Task statement — Would you give the listing back word for word once its pictures are removed?

Data in this exercise —
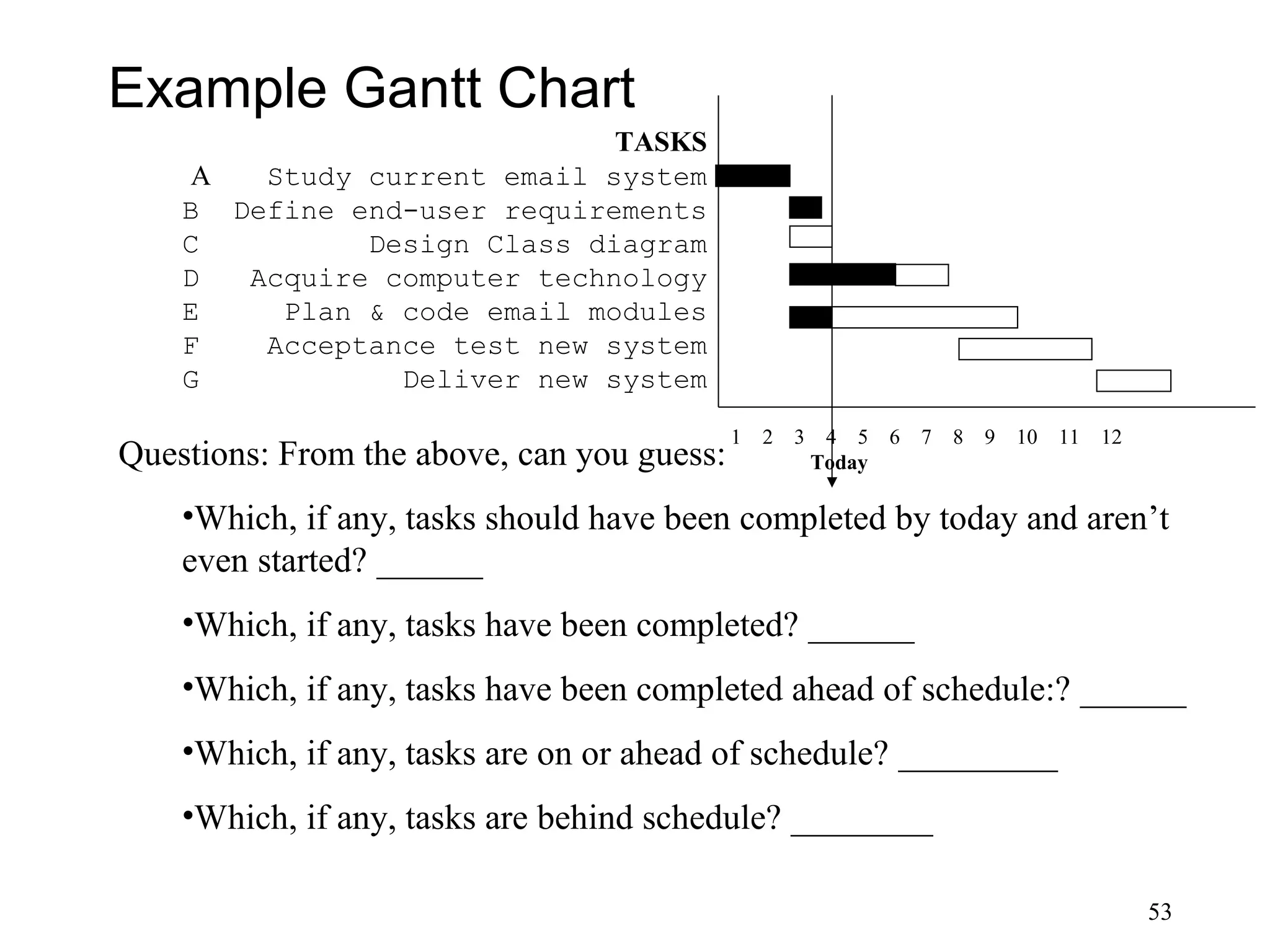 Example Gantt Chart

TASKS

A Study current email system
B Define end-user requirements
C Design Class diagram
D Acquire computer technology
E Plan & code email modules
F Acceptance test new system
G Deliver new system

1 2 3 4 5 6 7 8 9 10 11 12

Today

Questions: From the above, can you guess:

•Which, if any, tasks should have been completed by today and aren't even started? ______

•Which, if any, tasks have been completed? ______

•Which, if any, tasks have been completed ahead of schedule:? ______

•Which, if any, tasks are on or ahead of schedule? _________

•Which, if any, tasks are behind schedule? ________

53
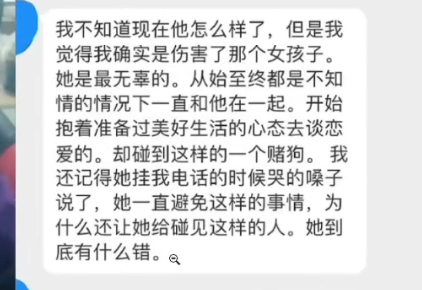 我不知道现在他怎么样了，但是我觉得我确实是伤害了那个女孩子。她是最无辜的。从始至终都是不知情的情况下一直和他在一起。开始抱着准备过美好生活的心态去谈恋爱的。却碰到这样的一个赌狗。 我还记得她挂我电话的时候哭的嗓子说了，她一直避免这样的事情，为什么还让她给碰见这样的人。她到底有什么错。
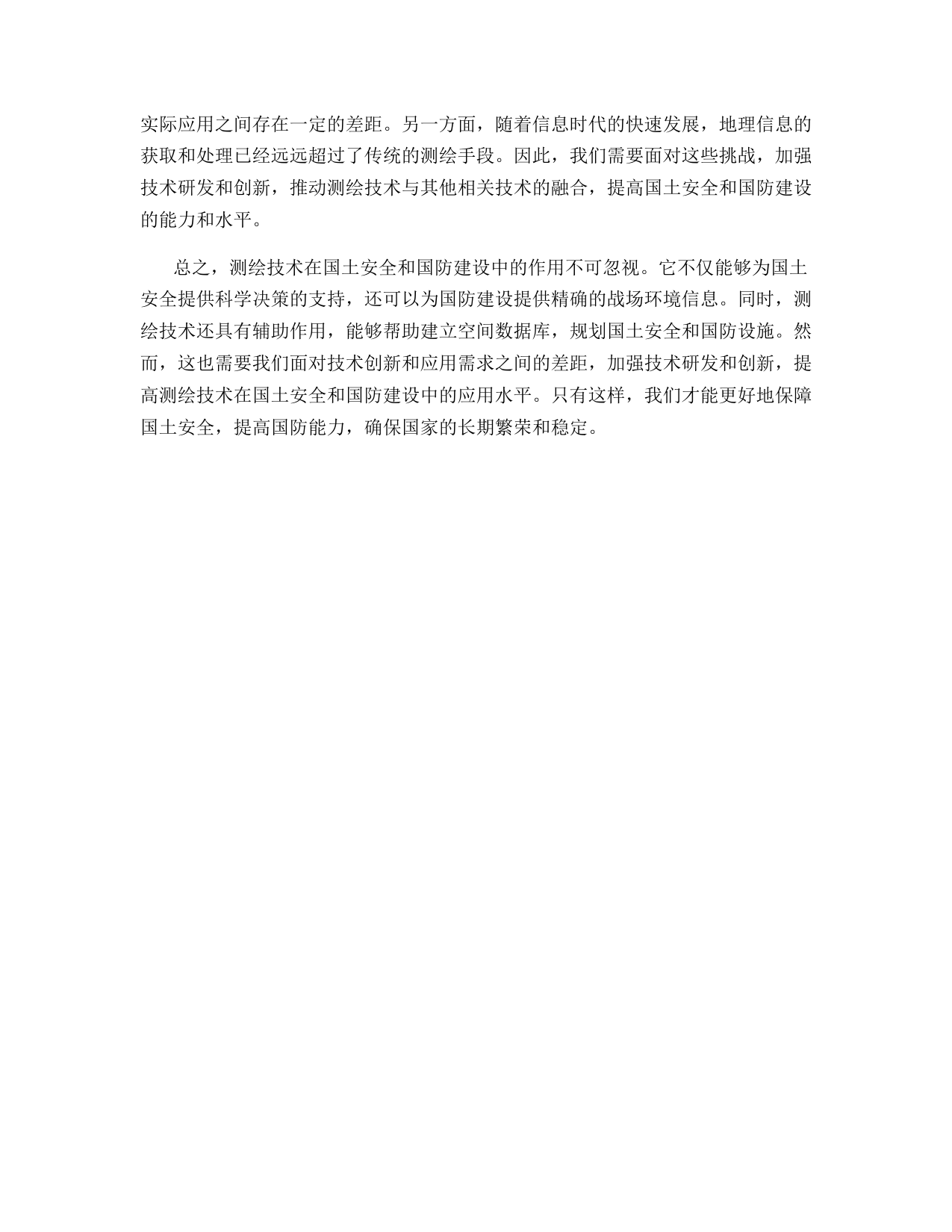 实际应用之间存在一定的差距。另一方面，随着信息时代的快速发展，地理信息的获取和处理已经远远超过了传统的测绘手段。因此，我们需要面对这些挑战，加强技术研发和创新，推动测绘技术与其他相关技术的融合，提高国土安全和国防建设的能力和水平。

总之，测绘技术在国土安全和国防建设中的作用不可忽视。它不仅能够为国土安全提供科学决策的支持，还可以为国防建设提供精确的战场环境信息。同时，测绘技术还具有辅助作用，能够帮助建立空间数据库，规划国土安全和国防设施。然而，这也需要我们面对技术创新和应用需求之间的差距，加强技术研发和创新，提高测绘技术在国土安全和国防建设中的应用水平。只有这样，我们才能更好地保障国土安全，提高国防能力，确保国家的长期繁荣和稳定。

Finished task —
 Example Gantt Chart

TASKS

A Study current email system
B Define end-user requirements
C Design Class diagram
D Acquire computer technology
E Plan & code email modules
F Acceptance test new system
G Deliver new system

1 2 3 4 5 6 7 8 9 10 11 12

Today

Questions: From the above, can you guess:

•Which, if any, tasks should have been completed by today and aren't even started? ______

•Which, if any, tasks have been completed? ______

•Which, if any, tasks have been completed ahead of schedule:? ______

•Which, if any, tasks are on or ahead of schedule? _________

•Which, if any, tasks are behind schedule? ________

53
 我不知道现在他怎么样了，但是我觉得我确实是伤害了那个女孩子。她是最无辜的。从始至终都是不知情的情况下一直和他在一起。开始抱着准备过美好生活的心态去谈恋爱的。却碰到这样的一个赌狗。 我还记得她挂我电话的时候哭的嗓子说了，她一直避免这样的事情，为什么还让她给碰见这样的人。她到底有什么错。
 实际应用之间存在一定的差距。另一方面，随着信息时代的快速发展，地理信息的获取和处理已经远远超过了传统的测绘手段。因此，我们需要面对这些挑战，加强技术研发和创新，推动测绘技术与其他相关技术的融合，提高国土安全和国防建设的能力和水平。

总之，测绘技术在国土安全和国防建设中的作用不可忽视。它不仅能够为国土安全提供科学决策的支持，还可以为国防建设提供精确的战场环境信息。同时，测绘技术还具有辅助作用，能够帮助建立空间数据库，规划国土安全和国防设施。然而，这也需要我们面对技术创新和应用需求之间的差距，加强技术研发和创新，提高测绘技术在国土安全和国防建设中的应用水平。只有这样，我们才能更好地保障国土安全，提高国防能力，确保国家的长期繁荣和稳定。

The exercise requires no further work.